Conheça seus sentidos
O ouvido é uma parte do corpo essencial para o equilíbrio estático, assim como o que é captado por ele influencia nosso equilíbrio emocional, o uso da música como terapia acompanha a evolução da nossa inteligência, mas a musicoterapia  só teve a devida atenção em 1944 nos EUA, hoje os estudos são mais amplos e de livre acesso, contudo o melhor estudo é a auto observação, algumas músicas relaxam principalmente alguns instrumentos como arpa e flauta, outros instrumentos afetam profundamente emoções como o piano e a intensidade de uma guitarra, a batida de uma pick-up é afrodisíaca, festas são definitivamente hipnotizantes, não há forma de generalizar os sentidos e referenciá-los ás músicas dentre suas variedades, cada ritmo ou melodia tem diferentes percepções para cada ouvido, depende principalmente das referências musicais da infância e do amadurecimento referente as preferencias que vão modificando ao longo da vida de todo mundo, uma hora começamos a enxergar a música clássica com outros olhos, uma dica importante: Algumas sinfonias são ótimas para inspirar a escrever ou criar seja o que for...


Esteja aberto a novas experiências
Ouvir uma música erudita pela primeira vez causa muito estranhamento pois estamos acostumados com batuques acelerados do nosso samba, cada obra de arte possui uma experiência única que acrescenta nossos valores e multiplica nossas vivências culturais, o Brasil é rico em variedade rítmica e nossa música forte em identidade nos caracteriza, ouvir coisas diferentes é divertido e educativo, ter referencias é sempre bom em tudo, entender o processo que cada movimento surge envolvendo melodia, ritmo, sintonizando recortes sonoros e encaixar no tempo, chorar ao se emocionar com uma canção triste ou sorrir ao ouvir algo que diverte, se abrir a novas experiências é conhecer um mundo de novas percepções, e entrega, o carimbo do Pará por exemplo é um ritmo pouco difundido e que é um fenômeno lá no norte, não tem como ser mais dançante e alegre, como eu amo a Dona Onete.

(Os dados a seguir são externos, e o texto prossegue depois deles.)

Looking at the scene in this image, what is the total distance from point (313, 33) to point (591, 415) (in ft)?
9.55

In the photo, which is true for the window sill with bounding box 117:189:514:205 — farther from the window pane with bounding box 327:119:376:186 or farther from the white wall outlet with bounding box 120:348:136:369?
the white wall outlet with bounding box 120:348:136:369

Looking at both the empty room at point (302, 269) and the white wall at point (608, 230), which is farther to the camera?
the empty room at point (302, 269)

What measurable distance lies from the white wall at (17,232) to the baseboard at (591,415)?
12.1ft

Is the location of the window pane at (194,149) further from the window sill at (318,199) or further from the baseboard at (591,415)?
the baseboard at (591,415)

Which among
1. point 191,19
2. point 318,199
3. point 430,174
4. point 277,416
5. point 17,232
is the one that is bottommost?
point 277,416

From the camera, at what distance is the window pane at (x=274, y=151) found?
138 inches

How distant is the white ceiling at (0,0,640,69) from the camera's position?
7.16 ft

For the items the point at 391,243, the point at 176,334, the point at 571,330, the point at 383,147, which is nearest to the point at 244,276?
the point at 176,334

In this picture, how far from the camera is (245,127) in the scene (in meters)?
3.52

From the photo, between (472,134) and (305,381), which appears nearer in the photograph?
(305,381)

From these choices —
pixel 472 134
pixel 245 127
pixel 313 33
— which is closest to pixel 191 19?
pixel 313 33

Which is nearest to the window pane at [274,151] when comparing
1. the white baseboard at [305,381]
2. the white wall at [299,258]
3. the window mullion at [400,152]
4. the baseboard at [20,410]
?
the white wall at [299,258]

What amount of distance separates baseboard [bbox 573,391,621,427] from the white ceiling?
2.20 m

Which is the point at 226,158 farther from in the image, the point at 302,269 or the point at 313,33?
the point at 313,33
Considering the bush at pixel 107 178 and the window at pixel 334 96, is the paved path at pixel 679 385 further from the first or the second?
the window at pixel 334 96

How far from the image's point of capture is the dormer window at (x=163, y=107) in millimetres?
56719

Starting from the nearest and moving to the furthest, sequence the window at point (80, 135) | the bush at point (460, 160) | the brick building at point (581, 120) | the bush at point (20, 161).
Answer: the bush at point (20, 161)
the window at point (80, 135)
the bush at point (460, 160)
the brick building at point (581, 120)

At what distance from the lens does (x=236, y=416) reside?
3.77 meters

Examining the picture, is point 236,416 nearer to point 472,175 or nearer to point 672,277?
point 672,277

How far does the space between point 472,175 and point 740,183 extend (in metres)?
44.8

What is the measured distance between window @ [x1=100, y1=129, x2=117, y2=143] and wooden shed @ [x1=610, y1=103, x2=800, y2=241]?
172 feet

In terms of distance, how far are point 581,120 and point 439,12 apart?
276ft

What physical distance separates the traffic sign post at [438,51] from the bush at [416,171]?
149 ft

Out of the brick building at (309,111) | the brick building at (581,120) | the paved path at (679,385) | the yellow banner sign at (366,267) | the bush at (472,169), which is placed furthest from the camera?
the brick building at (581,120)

Seja honesto com seus ouvidos
Busque sempre o equilíbrio e seja honesto consigo mesmo, não adianta tentar ser mais descolado mudando radicalmente o gosto musical pra ser aceito em determinado grupo, seja honesto com seus sentidos, é mais original ser fiel aquilo que gostamos e defendermos nossas opções sem interferência externa, quando essa interferência é negativa nos privando das nossas verdadeiras preferências como apreciadores artísticos, usar só roupa preta e ouvir Heavy Metal pode ser legal durante um tempo mas você vai querer ser reconhecido por suas qualidades uma hora ou outra, sendo assim também não adianta ser calouro da faculdade e passar a gostar de MPB de uma hora pra outra, seus verdadeiros sentidos e sua verdadeira essência sempre será mais forte. Respeite isso.
Depois de todas estas dicas termino com as últimas duas:
Primeiro Headfones de qualidade, um colchão, um travesseiro e falta de luz serão sempre a melhor forma de apreciar música e segundo nunca se esqueça de deixar o volume não muito alto, você vai querer sua audição intacta no fim da vida porque ouvir música é sublime e efêmero tal qual a poesia.